## Begin Extracted data

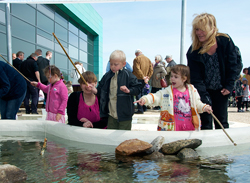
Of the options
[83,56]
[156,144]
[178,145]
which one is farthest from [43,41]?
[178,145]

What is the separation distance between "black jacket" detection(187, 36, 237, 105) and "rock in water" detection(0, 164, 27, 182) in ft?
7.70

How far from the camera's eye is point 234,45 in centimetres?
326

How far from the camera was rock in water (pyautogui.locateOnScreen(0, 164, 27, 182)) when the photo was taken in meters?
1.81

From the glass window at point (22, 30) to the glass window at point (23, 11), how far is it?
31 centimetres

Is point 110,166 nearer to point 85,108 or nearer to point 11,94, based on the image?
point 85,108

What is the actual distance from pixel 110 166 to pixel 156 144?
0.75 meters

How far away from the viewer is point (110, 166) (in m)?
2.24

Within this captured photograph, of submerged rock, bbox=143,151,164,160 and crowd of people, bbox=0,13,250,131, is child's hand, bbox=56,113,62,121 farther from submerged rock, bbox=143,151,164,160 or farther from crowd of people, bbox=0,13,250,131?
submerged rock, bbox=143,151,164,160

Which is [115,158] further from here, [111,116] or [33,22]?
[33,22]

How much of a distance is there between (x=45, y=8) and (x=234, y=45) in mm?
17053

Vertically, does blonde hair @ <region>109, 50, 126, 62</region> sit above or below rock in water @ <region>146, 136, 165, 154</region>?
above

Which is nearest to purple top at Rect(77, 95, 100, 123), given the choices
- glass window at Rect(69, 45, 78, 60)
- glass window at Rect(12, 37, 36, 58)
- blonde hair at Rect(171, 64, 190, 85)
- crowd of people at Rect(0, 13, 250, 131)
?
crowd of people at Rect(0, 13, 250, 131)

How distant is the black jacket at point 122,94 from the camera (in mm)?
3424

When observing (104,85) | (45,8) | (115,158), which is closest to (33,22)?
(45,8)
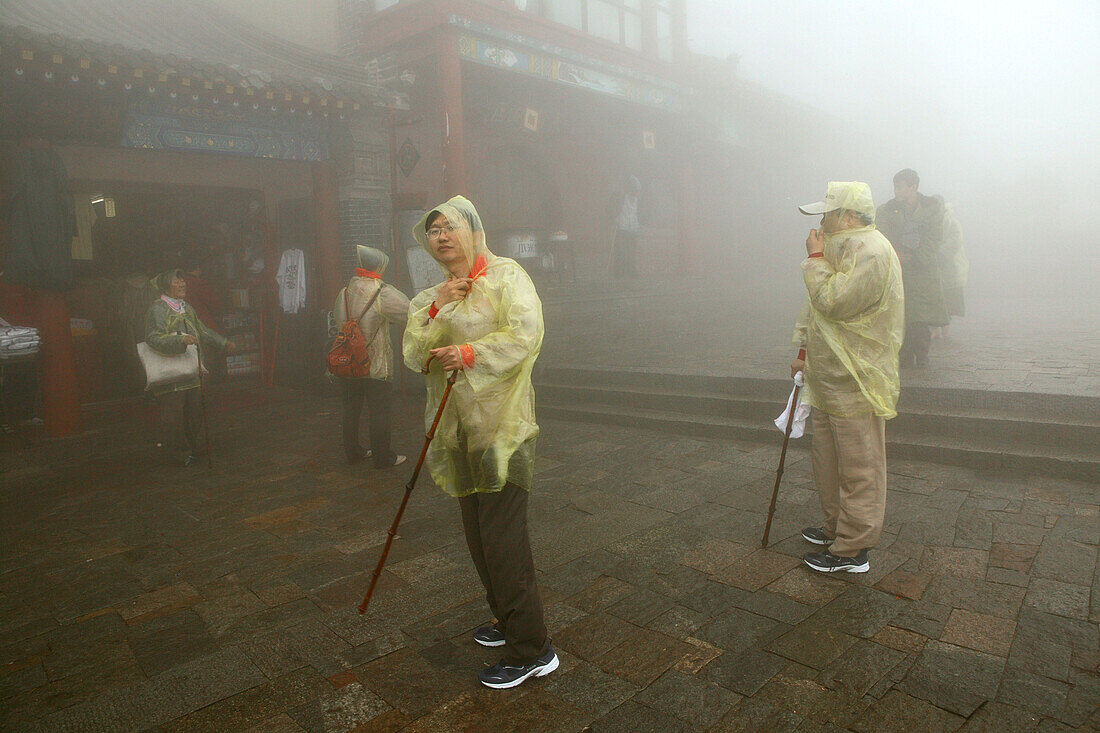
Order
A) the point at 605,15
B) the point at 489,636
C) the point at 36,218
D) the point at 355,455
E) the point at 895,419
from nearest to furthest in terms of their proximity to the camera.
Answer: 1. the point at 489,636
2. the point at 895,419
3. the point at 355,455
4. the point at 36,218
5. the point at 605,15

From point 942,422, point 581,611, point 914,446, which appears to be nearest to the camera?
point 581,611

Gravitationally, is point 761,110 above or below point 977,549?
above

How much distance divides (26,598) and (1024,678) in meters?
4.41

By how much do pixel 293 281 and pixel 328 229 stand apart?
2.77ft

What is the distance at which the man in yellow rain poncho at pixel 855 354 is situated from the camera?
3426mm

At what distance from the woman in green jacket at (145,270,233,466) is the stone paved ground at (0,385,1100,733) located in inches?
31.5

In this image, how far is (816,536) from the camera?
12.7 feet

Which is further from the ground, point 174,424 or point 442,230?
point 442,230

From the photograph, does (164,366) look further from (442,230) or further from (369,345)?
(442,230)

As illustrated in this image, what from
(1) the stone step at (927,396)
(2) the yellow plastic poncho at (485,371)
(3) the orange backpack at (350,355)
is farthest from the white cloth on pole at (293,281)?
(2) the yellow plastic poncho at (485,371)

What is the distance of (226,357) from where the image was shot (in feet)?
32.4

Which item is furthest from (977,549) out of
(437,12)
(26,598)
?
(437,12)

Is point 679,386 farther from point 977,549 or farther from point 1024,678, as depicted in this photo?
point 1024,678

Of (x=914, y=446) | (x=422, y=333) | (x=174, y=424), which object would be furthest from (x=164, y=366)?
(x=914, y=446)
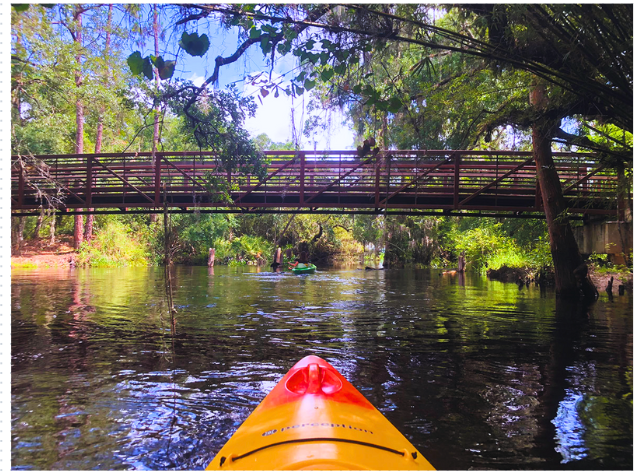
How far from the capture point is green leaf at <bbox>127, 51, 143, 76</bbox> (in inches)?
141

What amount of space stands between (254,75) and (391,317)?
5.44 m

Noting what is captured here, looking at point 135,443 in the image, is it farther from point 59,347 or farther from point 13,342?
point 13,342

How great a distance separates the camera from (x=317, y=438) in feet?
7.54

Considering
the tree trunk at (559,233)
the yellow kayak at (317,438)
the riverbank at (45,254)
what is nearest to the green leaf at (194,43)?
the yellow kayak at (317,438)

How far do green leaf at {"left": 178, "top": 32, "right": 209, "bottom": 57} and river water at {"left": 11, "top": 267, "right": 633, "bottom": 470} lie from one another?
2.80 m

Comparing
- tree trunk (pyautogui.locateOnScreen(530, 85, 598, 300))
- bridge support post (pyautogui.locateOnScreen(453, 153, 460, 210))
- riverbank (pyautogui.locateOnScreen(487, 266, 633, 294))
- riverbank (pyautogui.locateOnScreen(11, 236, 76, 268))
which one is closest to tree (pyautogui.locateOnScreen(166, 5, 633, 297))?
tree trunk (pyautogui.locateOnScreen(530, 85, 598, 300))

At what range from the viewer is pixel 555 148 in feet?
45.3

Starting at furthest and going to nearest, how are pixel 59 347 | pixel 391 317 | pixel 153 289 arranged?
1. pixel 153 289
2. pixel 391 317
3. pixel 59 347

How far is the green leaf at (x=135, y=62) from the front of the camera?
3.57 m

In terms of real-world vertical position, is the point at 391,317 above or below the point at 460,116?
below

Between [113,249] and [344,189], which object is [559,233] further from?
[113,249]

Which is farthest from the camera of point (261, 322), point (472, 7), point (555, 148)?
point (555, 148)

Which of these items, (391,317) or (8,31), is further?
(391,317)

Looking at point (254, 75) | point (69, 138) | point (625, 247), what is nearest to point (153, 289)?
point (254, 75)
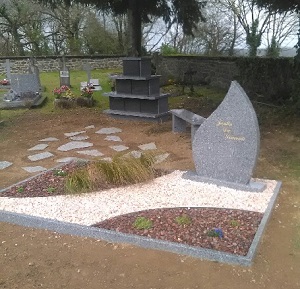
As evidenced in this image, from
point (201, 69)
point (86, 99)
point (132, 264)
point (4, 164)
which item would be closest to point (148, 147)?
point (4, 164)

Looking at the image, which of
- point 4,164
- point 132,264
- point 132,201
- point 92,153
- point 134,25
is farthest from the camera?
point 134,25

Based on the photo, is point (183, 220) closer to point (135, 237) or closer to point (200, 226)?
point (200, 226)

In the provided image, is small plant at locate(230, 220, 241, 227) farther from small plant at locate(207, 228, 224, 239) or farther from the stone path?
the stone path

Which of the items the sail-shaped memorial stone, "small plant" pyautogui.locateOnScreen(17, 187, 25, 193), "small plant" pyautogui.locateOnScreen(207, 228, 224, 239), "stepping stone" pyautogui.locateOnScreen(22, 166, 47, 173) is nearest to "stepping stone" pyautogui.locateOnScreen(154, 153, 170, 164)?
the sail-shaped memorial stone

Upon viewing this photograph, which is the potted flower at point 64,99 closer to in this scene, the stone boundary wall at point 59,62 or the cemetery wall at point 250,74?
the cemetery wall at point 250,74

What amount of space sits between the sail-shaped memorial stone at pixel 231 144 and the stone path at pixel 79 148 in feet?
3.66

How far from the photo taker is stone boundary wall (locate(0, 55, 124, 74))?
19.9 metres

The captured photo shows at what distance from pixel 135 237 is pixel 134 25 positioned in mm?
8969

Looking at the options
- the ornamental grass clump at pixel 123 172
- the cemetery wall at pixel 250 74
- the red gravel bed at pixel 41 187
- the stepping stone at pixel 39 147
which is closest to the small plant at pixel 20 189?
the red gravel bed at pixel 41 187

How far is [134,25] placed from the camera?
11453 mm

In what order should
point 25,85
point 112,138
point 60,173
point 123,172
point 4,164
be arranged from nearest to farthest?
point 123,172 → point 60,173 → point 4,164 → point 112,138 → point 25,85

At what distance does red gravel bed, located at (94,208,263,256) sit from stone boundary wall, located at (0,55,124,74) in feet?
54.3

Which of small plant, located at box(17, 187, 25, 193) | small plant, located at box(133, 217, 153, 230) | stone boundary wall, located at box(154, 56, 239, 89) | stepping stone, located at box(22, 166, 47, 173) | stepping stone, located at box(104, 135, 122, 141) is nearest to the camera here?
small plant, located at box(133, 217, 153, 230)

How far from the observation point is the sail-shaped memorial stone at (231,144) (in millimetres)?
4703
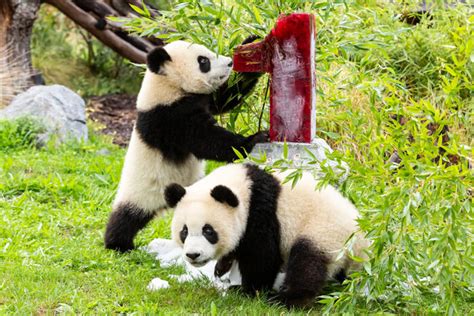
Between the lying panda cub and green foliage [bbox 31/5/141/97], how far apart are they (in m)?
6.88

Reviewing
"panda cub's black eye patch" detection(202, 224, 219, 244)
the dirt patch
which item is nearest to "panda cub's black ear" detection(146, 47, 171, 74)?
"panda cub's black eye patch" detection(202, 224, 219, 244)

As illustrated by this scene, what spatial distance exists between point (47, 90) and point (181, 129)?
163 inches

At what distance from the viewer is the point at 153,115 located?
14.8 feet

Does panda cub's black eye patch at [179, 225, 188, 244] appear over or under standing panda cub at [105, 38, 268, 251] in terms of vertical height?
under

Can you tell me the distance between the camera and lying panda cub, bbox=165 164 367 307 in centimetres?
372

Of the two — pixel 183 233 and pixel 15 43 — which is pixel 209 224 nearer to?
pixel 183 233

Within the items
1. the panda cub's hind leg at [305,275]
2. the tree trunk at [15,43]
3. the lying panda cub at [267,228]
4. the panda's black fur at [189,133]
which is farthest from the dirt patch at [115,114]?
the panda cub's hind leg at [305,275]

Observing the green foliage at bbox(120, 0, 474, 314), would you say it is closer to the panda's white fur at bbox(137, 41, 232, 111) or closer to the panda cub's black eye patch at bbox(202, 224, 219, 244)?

## End Extracted data

§ Instructions to follow: Rewrite the items from the first line through the line containing "0.75 meters", replacing "glass window" with "windowpane" and changing nothing else. Omit the pictures.

§ Exercise output:
Of the options
[83,56]
[156,144]
[178,145]
which one is farthest from [43,41]?
[178,145]

What is the separation distance between "black jacket" detection(187, 36, 237, 105) and "rock in water" detection(0, 164, 27, 182) in ft?
7.70

How far from the camera's eye is point 234,45 in centimetres?
326

How far from the camera was rock in water (pyautogui.locateOnScreen(0, 164, 27, 182)) when the photo was taken in meters?
1.81

From the windowpane at point (22, 30) to the windowpane at point (23, 11), how far is it?
31 centimetres

Is point 110,166 nearer to point 85,108 or nearer to point 11,94, based on the image?
point 85,108

What is the actual distance from pixel 110 166 to pixel 156 144?
0.75 meters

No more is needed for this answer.